(The task) Give the count of lines in the records below that contain "parasite", with no other words.

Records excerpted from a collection

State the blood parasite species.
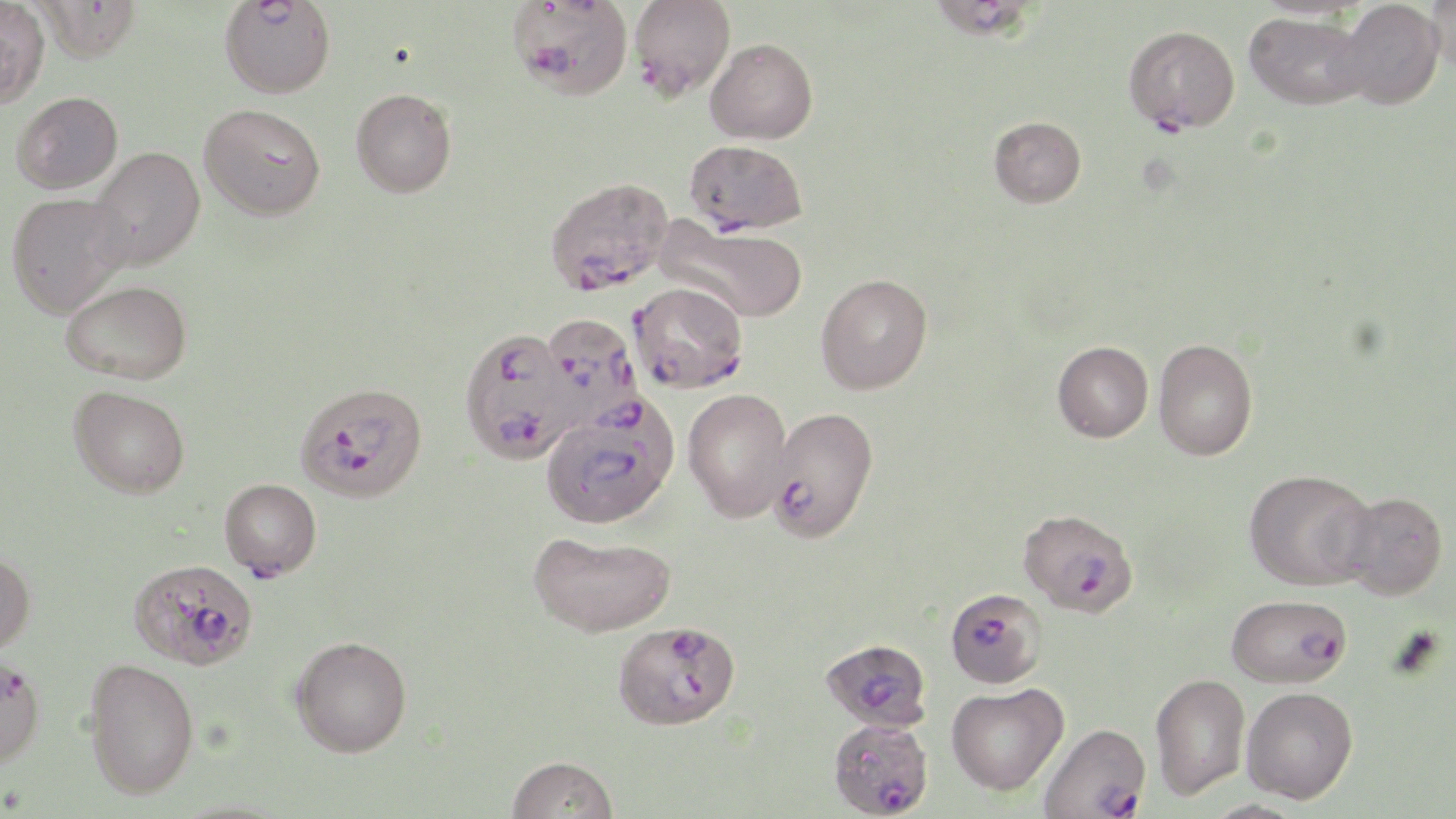

Plasmodium falciparum.

Summary:
  - Coordinate format: approximate bounding boxes as [x1, y1, x2, y2] in pixels
  - Uninfected red blood cell locations: [1336, 0, 1445, 109], [1428, 0, 1456, 76], [0, 1, 50, 108], [1244, 11, 1368, 110], [705, 37, 818, 144], [350, 87, 456, 197], [12, 91, 123, 193], [199, 103, 326, 221], [989, 115, 1086, 207], [86, 146, 206, 272], [6, 192, 130, 318], [656, 218, 808, 324], [816, 273, 932, 394], [61, 280, 192, 383], [1152, 338, 1258, 460], [1052, 341, 1153, 442], [70, 385, 190, 497], [682, 388, 794, 523], [1244, 468, 1378, 591], [1339, 491, 1448, 600], [528, 530, 676, 637], [0, 551, 35, 656], [290, 636, 412, 757], [83, 658, 198, 799], [1150, 672, 1250, 800], [946, 682, 1069, 796], [1241, 686, 1358, 803], [506, 755, 618, 818], [1200, 799, 1311, 819]
  - Plasmodium falciparum-infected red blood cell locations: [219, 0, 335, 98], [508, 0, 632, 101], [629, 0, 735, 101], [937, 0, 1032, 42], [34, 1, 142, 62], [1123, 24, 1240, 134], [685, 139, 807, 235], [545, 176, 673, 295], [629, 282, 749, 393], [541, 312, 642, 429], [459, 328, 579, 465], [294, 381, 428, 502], [541, 395, 680, 529], [766, 407, 879, 543], [219, 478, 322, 579], [1018, 507, 1138, 616], [132, 567, 254, 670], [945, 588, 1047, 689], [1226, 594, 1352, 688], [613, 620, 741, 730], [820, 638, 932, 732], [0, 653, 45, 770], [827, 718, 934, 818], [1038, 722, 1151, 819]
  - Field of view: single
  - Preparation: thin blood film
  - Stain: May-Grünwald-Giemsa
  - Magnification: 1000x
  - Modality: optical microscopy
  - Image size: 1456×819 pixels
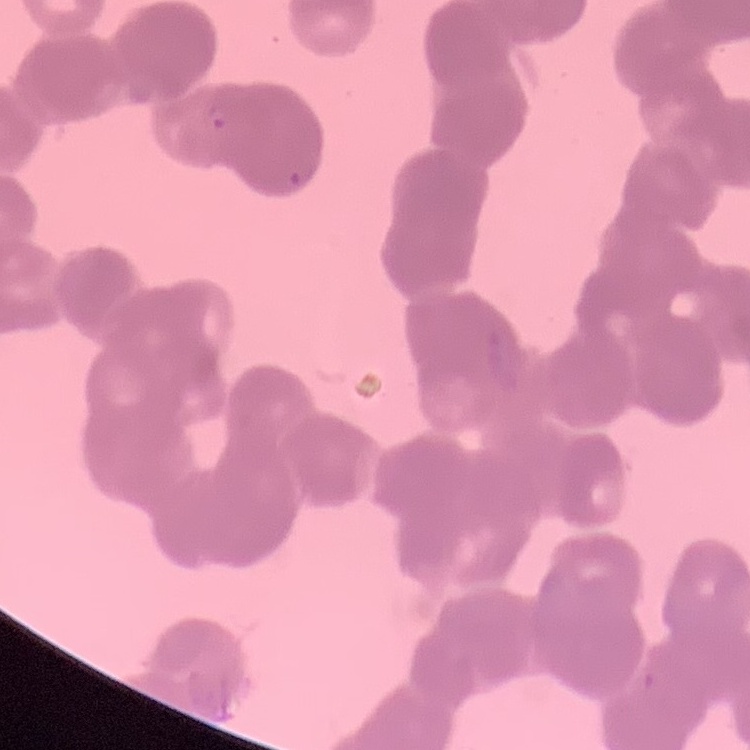

Summary:
  - Red blood cell morphology: rouleaux formation
  - Stain: Field's or Giemsa
  - Preparation: thin peripheral smear
  - Image type: square crop of a larger photomicrograph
Identify the parasite.
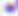
Toxoplasma gondii.

magnification = 400x
modality = photomicrograph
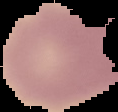

Summary:
  - Image type: segmented cell region with the area outside set to black
  - Image size: 118×112 pixels
  - Preparation: thin blood film
  - Malaria status: uninfected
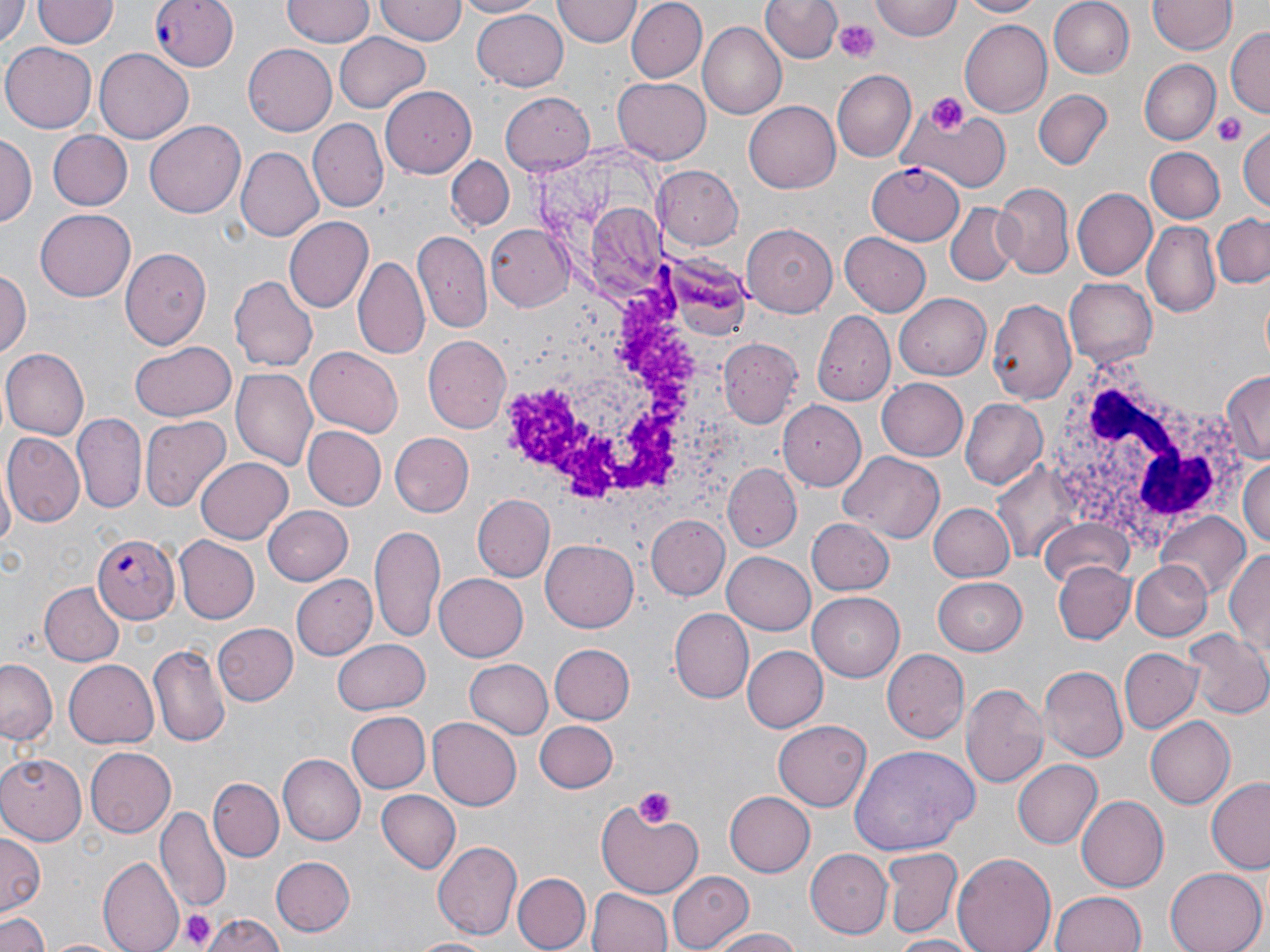

Summary:
  - Coordinate format: approximate bounding boxes as [x1, y1, x2, y2] in pixels
  - Platelet locations: [835, 20, 880, 63], [923, 93, 968, 133], [1210, 110, 1248, 148], [633, 786, 676, 829], [177, 908, 217, 951]
  - Plasmodium falciparum-infected red blood cell locations (subset): [151, 0, 241, 73], [866, 161, 963, 244], [94, 531, 180, 623]
  - White blood cell locations: [503, 260, 706, 512], [1041, 362, 1251, 563]
  - Uninfected red blood cell locations (subset): [0, 0, 29, 47], [36, 0, 116, 50], [281, 0, 373, 46], [454, 0, 546, 18], [571, 0, 690, 56], [624, 0, 705, 83], [761, 0, 841, 64], [870, 0, 960, 41], [960, 0, 1046, 18], [1048, 0, 1135, 80], [375, 1, 466, 45], [552, 1, 640, 47], [1150, 1, 1234, 55], [471, 6, 568, 91], [960, 20, 1052, 116], [697, 22, 786, 119], [1227, 28, 1268, 118], [333, 32, 431, 114], [3, 41, 99, 133], [243, 45, 337, 137], [96, 49, 194, 143], [1139, 60, 1218, 143], [833, 70, 918, 164], [612, 76, 710, 163], [381, 86, 478, 177], [1034, 89, 1112, 169], [503, 93, 593, 174], [744, 99, 843, 193], [909, 104, 1009, 193], [309, 119, 386, 210], [145, 120, 246, 217], [1237, 127, 1269, 211], [45, 130, 133, 211], [1, 134, 34, 227], [1145, 146, 1224, 224], [235, 149, 323, 242], [446, 157, 515, 232], [653, 166, 744, 250], [997, 182, 1073, 279], [1073, 188, 1157, 279], [946, 203, 1019, 285], [35, 210, 136, 302], [1209, 213, 1270, 290], [283, 217, 372, 313], [1143, 220, 1221, 317], [741, 222, 840, 313], [486, 224, 574, 313], [839, 232, 931, 316], [412, 233, 492, 334], [120, 247, 211, 347], [354, 258, 429, 363], [0, 269, 30, 359], [230, 276, 318, 370], [1063, 276, 1158, 367], [895, 294, 991, 380], [988, 299, 1078, 404], [812, 311, 894, 403], [422, 336, 511, 434], [718, 340, 799, 429], [129, 342, 237, 421], [305, 347, 403, 438], [2, 349, 89, 438], [232, 370, 319, 473], [1221, 370, 1270, 466], [876, 377, 969, 462], [961, 397, 1047, 488], [73, 412, 147, 512], [140, 415, 231, 512], [303, 425, 387, 510], [390, 432, 474, 517], [4, 433, 84, 524], [841, 451, 945, 544], [196, 455, 294, 542], [1241, 456, 1270, 552], [723, 466, 802, 552], [1, 474, 15, 560], [472, 495, 554, 581], [930, 502, 1017, 582], [263, 505, 355, 582], [1156, 512, 1252, 598], [648, 516, 729, 599], [804, 517, 893, 596], [1037, 519, 1135, 591], [371, 525, 447, 644], [175, 537, 257, 622], [541, 540, 637, 632], [1227, 544, 1270, 660], [722, 551, 816, 635], [1129, 559, 1212, 642], [1055, 564, 1133, 644], [434, 574, 528, 662], [932, 575, 1028, 654], [293, 576, 377, 659], [42, 582, 124, 666], [807, 592, 907, 682], [669, 609, 752, 705], [212, 623, 298, 707], [1186, 631, 1269, 721], [330, 639, 431, 714], [549, 643, 634, 725], [148, 644, 231, 749], [741, 645, 827, 734], [1119, 647, 1200, 735], [882, 649, 969, 744], [1, 657, 59, 747], [65, 657, 161, 748], [466, 658, 552, 740], [1041, 664, 1129, 762], [961, 685, 1050, 789], [346, 710, 430, 793], [427, 716, 523, 809], [1146, 717, 1236, 808], [534, 721, 618, 792], [774, 721, 872, 810], [85, 747, 176, 837], [853, 747, 977, 856], [279, 754, 365, 843], [0, 755, 85, 842], [1012, 759, 1101, 850], [1207, 778, 1270, 872], [208, 779, 283, 863], [376, 790, 462, 875], [723, 790, 815, 877], [1077, 796, 1168, 891], [596, 798, 704, 898], [157, 806, 230, 910], [0, 832, 43, 913], [431, 841, 523, 939], [882, 847, 961, 937], [804, 849, 892, 939], [952, 852, 1057, 952], [98, 856, 182, 952], [270, 856, 354, 936], [1165, 867, 1266, 952], [667, 870, 755, 952], [512, 873, 588, 952], [588, 888, 671, 952], [1049, 890, 1149, 952], [203, 912, 286, 952], [0, 913, 50, 952], [708, 928, 804, 952], [886, 934, 979, 951], [411, 936, 496, 952], [43, 937, 128, 952]
  - Slide-level diagnosis: Plasmodium falciparum
  - Image size: 1270×952 pixels
  - Modality: light microscopy
  - Magnification: 1000x
  - Preparation: thin blood smear
  - Stain: May-Grünwald-Giemsa
  - Field of view: one of a larger specimen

(Written answer) 2